Prosecutions have occurred in Chile...

In Argentina DINA's civil agent Enrique Arancibia Clavel, prosecuted for crimes against humanity in 2004, was condemned to life imprisonment for his part in General Prat's murder.<11> In 2003, federal judge Maria Servini de Cubria requested the extradition from Chile of Mariana Callejas, who was Michael Townley's wife (himself a U.S. expatriate and DINA agent), and Cristoph Willikie, a retired colonel from the Chilean army—all three of them are accused of this murder. Chilean appeal court judge Nibaldo Segura refused extradition in July 2005 on the grounds that they had already been prosecuted in Chile. <4> (Ibid, my emphasis)

And there have been continued efforts to prosecute in Chile, for example...

"Chilean judge Juan Guzmán Tapia eventually established a precedent concerning the crime of 'permanent kidnapping': since the bodies of victims kidnapped and presumably murdered could not be found, he deemed that the kidnapping was deemed to continue, rather than to have occurred so long ago that the perpetrators were protected by an amnesty decreed in 1978 or by the Chilean statute of limitations. Ironically, the perpetrators' success in hiding evidence of their crimes frustrated their attempts to escape from justice."

> [Data listing]:
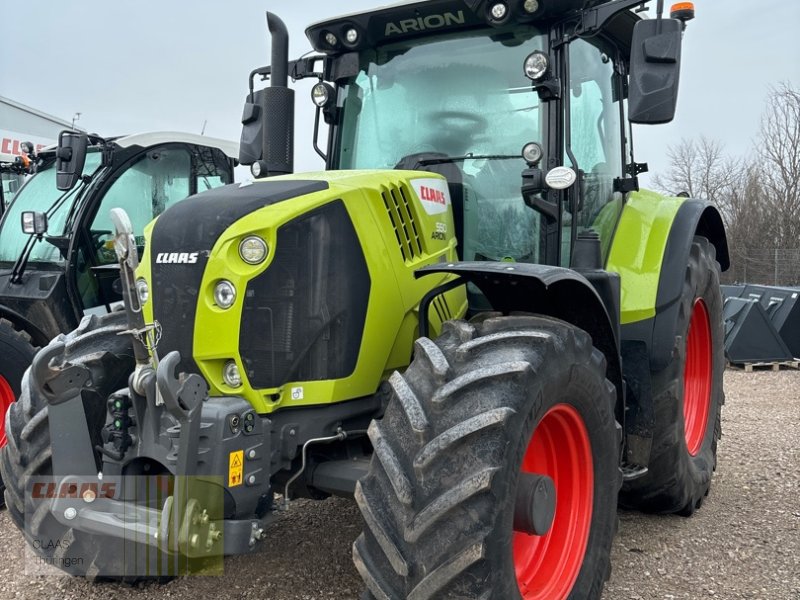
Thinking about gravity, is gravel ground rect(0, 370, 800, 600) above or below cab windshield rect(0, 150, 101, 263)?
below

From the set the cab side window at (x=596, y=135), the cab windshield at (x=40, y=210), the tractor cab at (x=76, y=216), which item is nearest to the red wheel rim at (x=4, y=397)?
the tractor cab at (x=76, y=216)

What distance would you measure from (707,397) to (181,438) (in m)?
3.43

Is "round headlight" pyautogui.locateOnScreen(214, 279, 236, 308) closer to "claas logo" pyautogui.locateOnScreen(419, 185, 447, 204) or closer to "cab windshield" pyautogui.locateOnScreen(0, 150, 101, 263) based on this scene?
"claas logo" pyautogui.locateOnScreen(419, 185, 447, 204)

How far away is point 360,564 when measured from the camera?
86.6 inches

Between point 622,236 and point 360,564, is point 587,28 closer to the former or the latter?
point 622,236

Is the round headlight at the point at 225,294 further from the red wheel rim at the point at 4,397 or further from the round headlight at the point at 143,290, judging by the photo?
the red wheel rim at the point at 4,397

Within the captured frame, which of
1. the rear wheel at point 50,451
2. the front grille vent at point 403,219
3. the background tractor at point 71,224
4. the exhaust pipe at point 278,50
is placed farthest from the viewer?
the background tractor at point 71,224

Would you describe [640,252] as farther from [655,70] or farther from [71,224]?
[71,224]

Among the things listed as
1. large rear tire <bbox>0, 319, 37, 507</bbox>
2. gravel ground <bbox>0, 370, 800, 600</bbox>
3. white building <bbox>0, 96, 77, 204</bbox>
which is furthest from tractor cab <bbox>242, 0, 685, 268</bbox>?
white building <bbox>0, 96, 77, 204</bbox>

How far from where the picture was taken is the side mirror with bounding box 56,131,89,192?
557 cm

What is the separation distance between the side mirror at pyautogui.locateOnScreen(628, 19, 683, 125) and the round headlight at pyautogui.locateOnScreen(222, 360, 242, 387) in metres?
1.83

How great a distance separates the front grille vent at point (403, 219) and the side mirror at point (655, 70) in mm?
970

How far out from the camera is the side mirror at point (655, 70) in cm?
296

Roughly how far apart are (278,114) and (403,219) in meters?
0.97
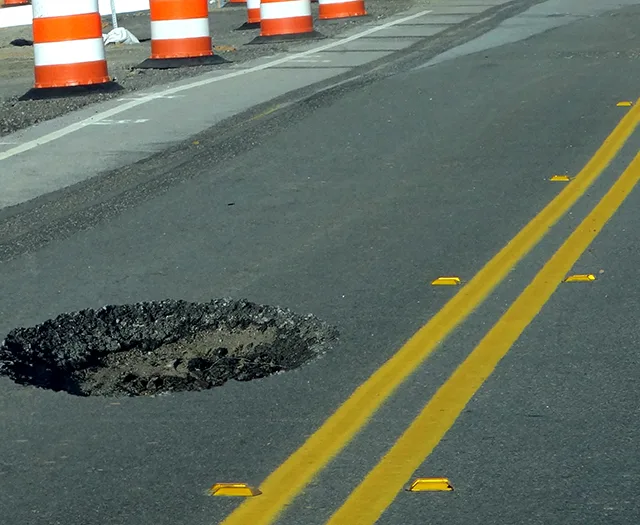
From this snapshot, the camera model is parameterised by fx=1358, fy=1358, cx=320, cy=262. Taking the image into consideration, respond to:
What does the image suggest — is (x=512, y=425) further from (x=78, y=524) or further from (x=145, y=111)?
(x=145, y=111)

> [Objectives]:
**1)** From the passage on prosecutions, echo the text between "Prosecutions have occurred" and "(Ibid, my emphasis)", inclusive.
**2)** In the passage on prosecutions, on what grounds did judge Nibaldo Segura refuse the extradition?
The data can be set aside.

> [Solutions to the tasks]:
**1)**
Prosecutions have occurred in Chile...

In Argentina DINA's civil agent Enrique Arancibia Clavel, prosecuted for crimes against humanity in 2004, was condemned to life imprisonment for his part in General Prat's murder.<11> In 2003, federal judge Maria Servini de Cubria requested the extradition from Chile of Mariana Callejas, who was Michael Townley's wife (himself a U.S. expatriate and DINA agent), and Cristoph Willikie, a retired colonel from the Chilean army—all three of them are accused of this murder. Chilean appeal court judge Nibaldo Segura refused extradition in July 2005 on the grounds that they had already been prosecuted in Chile. <4> (Ibid, my emphasis)

**2)** The accused had already been prosecuted in Chile.